Sınırları Kaldırmak: Okulsuz Toplum

Eğitim sadece okulla mı sınırlı mıdır?

Eğitim, hayatımızın önemli ve büyük bir bölümünü kapsayan bir süreçtir. Çocuklar, 5 yaşını doldurduktan sonra okul hayatına başlayarak yıllar sürecek olan okul hayatlarına adım atmış olurlar. Kreş, anaokulu, ilkokul, ortaokul, lise, üniversite, yüksek lisans, doktora gibi uzayıp giden eğitim hayatı yaşamlarına dahil olur. Okul ile eğitimi hep bir arada düşünmüş, görmüş, duymuş olsak da eğitim sadece okullarda verilebilecek bir şey değildir.

20.yy’ın önemli düşünürlerinden biri olan Ivan Illıch Okulsuz Toplum adlı eserinde tam da bu konu üzerinde durmuştur. Okullu toplumlara karşı okulsuz toplumu savunmuş ve bunun gerekçelerini sunmuştur. Toplumun okullaştırılmasının aslında bireylerin özgürlüklerini kısıtladığını savunmuştur.

Okul kavramını şöyle bir düşündüğümüzde aklımıza hemen gelecek şeyler arasında müfredat, devam zorunluluğu, kalıplaşmış bilgiler, kurallar, düzen kavramları yer almaktadır. Okul, küçük yaşlardan itibaren hayatlarımıza dahil ettiğimiz belli müfredat dahilinde istenilen şeyleri öğrendiğimiz, kuralları olan, disiplin içeren bir kurumdur. Ivan ıllıch okulun bu katı yapısının bireylerin hayal gücünü sınırlandırdığını, özgürlüklerini kısıtladığını savunur.

Bunların dışında eğitimin toplumun her kesimi için eşit olmadığını söyleyerek maddi koşullara da vurgu yapmaktadır.

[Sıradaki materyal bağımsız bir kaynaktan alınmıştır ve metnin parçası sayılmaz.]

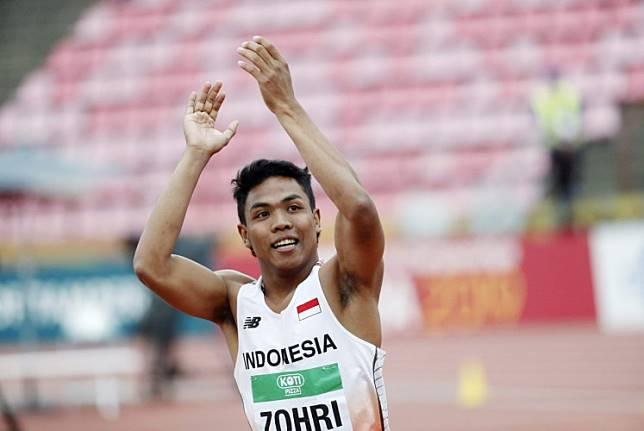 Lalu Muhammad Zohri of Indonesia celebrates his victory.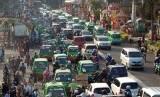 Lalu lintas Bogor yang padat membuat Pemkot Bogor berwacana mengurangi mobil pribadi pada tahun 2017.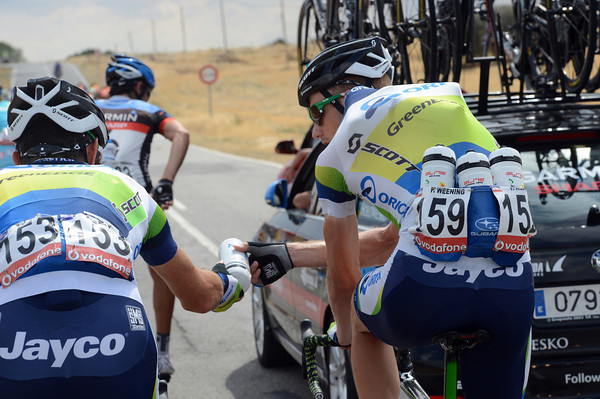 The heat has come back to the Vuelta, Peter Weening gives Julian Dean a preciously cool drink...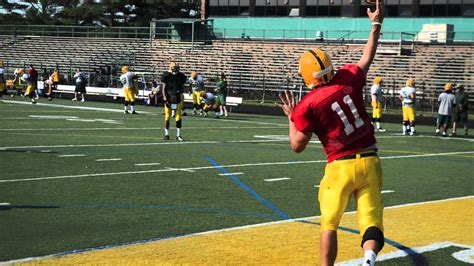 Liu Post 5 Year Mba by C With The 2013 Liu Post Football Team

Örneğin zengin aileye sahip olan çocuklar daha iyi eğitim veren okullara erişebilirken orta halli aileye sahip insanlar, maddi durumu yetersiz olanlar ise daha düşük kalitede eğitim görmektedir. Ivan Illıch Zengin aile çocuğu ile maddi durumu yeterli olmayan bir çocuğun aynı okula gitse dahi yine de eğitimin eşit olmayacağını dile getirir. Bu durumu çocukların doğduğu, büyüdüğü, yaşadığı ortamları dile getirerek açıklar.

Örneğin bu çocukların yedikleri yemeklerden, okuduğu kitaplardan, giydiği kıyafetlere kadar birçok şey birbirinden farklıdır. Burada toplumsal eşitsizliğe vurgu yaparak okullaşmanın toplumsal eşitliği engellediğini dile getirmiştir. Ayrıca bireyler standart bilgileri ezberlemenin haricinde diploma, sertifika peşinde koşarak bağımlı hale gelirken eğitim ticari bir araca dönüşmüştür.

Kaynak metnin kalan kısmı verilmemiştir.